O Ministro da Ciência, Pesquisa e Tecnologia, Hossein Simai-Sarraf, alertou que a crescente aplicação da inteligência artificial (IA) na análise de dados pode levar à transição do controle de dados para o controle sobre as pessoas, o que potencialmente pode gerar o que ele chamou de 'ditadura invisível'.
Essas observações foram feitas por Simai-Sarraf durante sua participação no 4º Fórum Global de Ética da Inteligência Artificial (GFEAI 2026), realizado em Riade, Arábia Saudita, de 14 a 17 de setembro, conforme relatado pela agência IRNA.
Liderando a delegação iraniana no fórum, o ministro enfatizou a necessidade de considerar seriamente as implicações éticas das novas tecnologias. Ele afirmou que 'a tecnologia não é neutra e a inteligência artificial por si só não funciona de forma justa. Às vezes, os algoritmos destroem mais do que constroem, e as plataformas se tornam fontes de dano, e não de desenvolvimento'.
Simai-Sarraf observou que são vitais maior transparência e supervisão por parte dos governos e estruturas de poder. No entanto, se a vigilância for direcionada aos cidadãos comuns, rastreando seu comportamento, relacionamentos e intenções, isso pode resultar em uma ditadura invisível.
Dirigindo-se à responsabilidade ética das plataformas e desenvolvedores de IA, o ministro da ciência perguntou: 'Hoje, os dados estão sendo usados de maneiras que violam os direitos humanos e até causam mortes de crianças, o que levanta uma séria questão: as plataformas de IA assumem responsabilidade pela forma como suas tecnologias são usadas?'
Ele citou exemplos em que chatbots se recusam a responder a perguntas sobre suicídio, o que é correto, mas a IA também pode ser usada para identificar e atingir pessoas com mísseis, como ocorreu com a escola primária em Minabe, atacada por mísseis dos EUA, matando 168 alunos durante as aulas.
Na opinião de Simai-Sarraf, a desigualdade representa outro problema fundamental da era da IA. Ele lembrou que o acesso desigual ao conhecimento e às oportunidades sempre criou disparidades, e a IA tem o potencial de ampliar essa lacuna mais do que qualquer outra tecnologia. Portanto, a base ética deve visar não apenas a prevenção de danos, mas também a garantia de acesso igualitário.

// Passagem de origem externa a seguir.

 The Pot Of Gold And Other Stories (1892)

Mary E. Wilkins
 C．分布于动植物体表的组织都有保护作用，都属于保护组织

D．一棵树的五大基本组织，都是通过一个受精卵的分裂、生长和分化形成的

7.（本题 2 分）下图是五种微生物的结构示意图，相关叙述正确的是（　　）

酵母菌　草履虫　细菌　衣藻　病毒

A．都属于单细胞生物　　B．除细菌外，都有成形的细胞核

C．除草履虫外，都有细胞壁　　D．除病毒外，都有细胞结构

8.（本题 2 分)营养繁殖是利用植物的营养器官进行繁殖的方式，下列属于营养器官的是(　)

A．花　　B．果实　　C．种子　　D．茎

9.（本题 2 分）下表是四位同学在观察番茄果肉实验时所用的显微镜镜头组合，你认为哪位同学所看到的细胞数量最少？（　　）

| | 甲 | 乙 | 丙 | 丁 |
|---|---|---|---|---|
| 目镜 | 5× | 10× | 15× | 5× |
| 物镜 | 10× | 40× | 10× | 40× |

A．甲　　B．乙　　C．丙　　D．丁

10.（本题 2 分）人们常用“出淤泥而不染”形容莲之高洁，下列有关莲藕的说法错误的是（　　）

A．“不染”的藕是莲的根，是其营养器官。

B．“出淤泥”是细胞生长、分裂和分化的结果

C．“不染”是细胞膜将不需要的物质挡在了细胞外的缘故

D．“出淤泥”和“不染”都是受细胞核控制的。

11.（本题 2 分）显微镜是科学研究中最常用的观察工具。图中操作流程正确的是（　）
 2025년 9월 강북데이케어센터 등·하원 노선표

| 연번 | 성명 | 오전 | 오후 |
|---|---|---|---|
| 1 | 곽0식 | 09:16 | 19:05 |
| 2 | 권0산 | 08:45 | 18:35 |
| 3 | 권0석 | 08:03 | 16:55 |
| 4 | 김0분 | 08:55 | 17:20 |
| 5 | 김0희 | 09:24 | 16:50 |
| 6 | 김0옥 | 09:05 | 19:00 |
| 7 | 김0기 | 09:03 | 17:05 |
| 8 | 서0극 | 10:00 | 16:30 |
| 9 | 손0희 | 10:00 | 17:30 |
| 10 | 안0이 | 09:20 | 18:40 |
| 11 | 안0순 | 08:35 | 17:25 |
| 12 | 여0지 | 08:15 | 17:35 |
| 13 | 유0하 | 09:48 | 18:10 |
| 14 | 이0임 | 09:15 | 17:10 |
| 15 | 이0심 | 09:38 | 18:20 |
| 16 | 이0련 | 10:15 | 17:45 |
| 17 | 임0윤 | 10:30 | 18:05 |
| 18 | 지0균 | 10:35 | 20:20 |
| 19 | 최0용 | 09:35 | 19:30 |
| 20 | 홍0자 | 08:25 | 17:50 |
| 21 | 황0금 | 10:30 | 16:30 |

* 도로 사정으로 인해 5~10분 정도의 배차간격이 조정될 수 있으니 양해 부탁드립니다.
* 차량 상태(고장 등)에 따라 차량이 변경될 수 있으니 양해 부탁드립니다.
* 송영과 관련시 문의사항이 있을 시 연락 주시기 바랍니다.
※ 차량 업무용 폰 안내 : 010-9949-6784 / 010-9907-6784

Os países em desenvolvimento devem ter a capacidade de criar seus próprios sistemas de IA adaptados às suas línguas e culturas, e as organizações internacionais têm a responsabilidade ética de ajudar essas nações a alcançar esse objetivo. O ministro acrescentou que a tecnologia deve servir à humanidade, e a IA deve expandir a liberdade humana, não limitá-la.
Em resposta à pergunta sobre a medida mais importante para fortalecer o potencial do Irã em IA responsável, Simai-Sarraf informou que, se essa pergunta tivesse sido feita antes de junho de 2025, ele teria respondido categoricamente com investimentos direcionados e sustentáveis nos setores de água e energia, seguidos pelo fortalecimento da cooperação no ecossistema de IA do Irã.
Ao abordar a mudança de prioridades regionais, o ministro continuou que 'hoje, eu acho que a eliminação de medidas coercitivas e o estabelecimento da paz na região são as principais prioridades para o Irã, bem como para toda a região. Essas sanções são antiéticas, e o estabelecimento de segurança e paz é um imperativo moral'.
O fórum serve como uma plataforma chave para promover a implementação da Recomendação sobre Ética da Inteligência Artificial entre todos os Estados-Membros da UNESCO. Ele promove a troca de experiências e conhecimentos entre as regiões no desenvolvimento de políticas de IA, estruturas regulatórias e potencial institucional para promover o desenvolvimento socioeconômico inclusivo e sustentável, protegendo os direitos humanos e liberdades fundamentais.
O fórum, lançado em 2022, foi anteriormente realizado pela República Tcheca, Eslovênia e Tailândia com cofinanciamento da União Europeia desde 2024. A edição de 2026 visa criar um ambiente propício para altos níveis de reflexão ética, ligando discussões de governança com inovações tecnológicas. O ministro da ciência planejou participar de reuniões especializadas, painéis de discussão e negociações com representantes de outros países.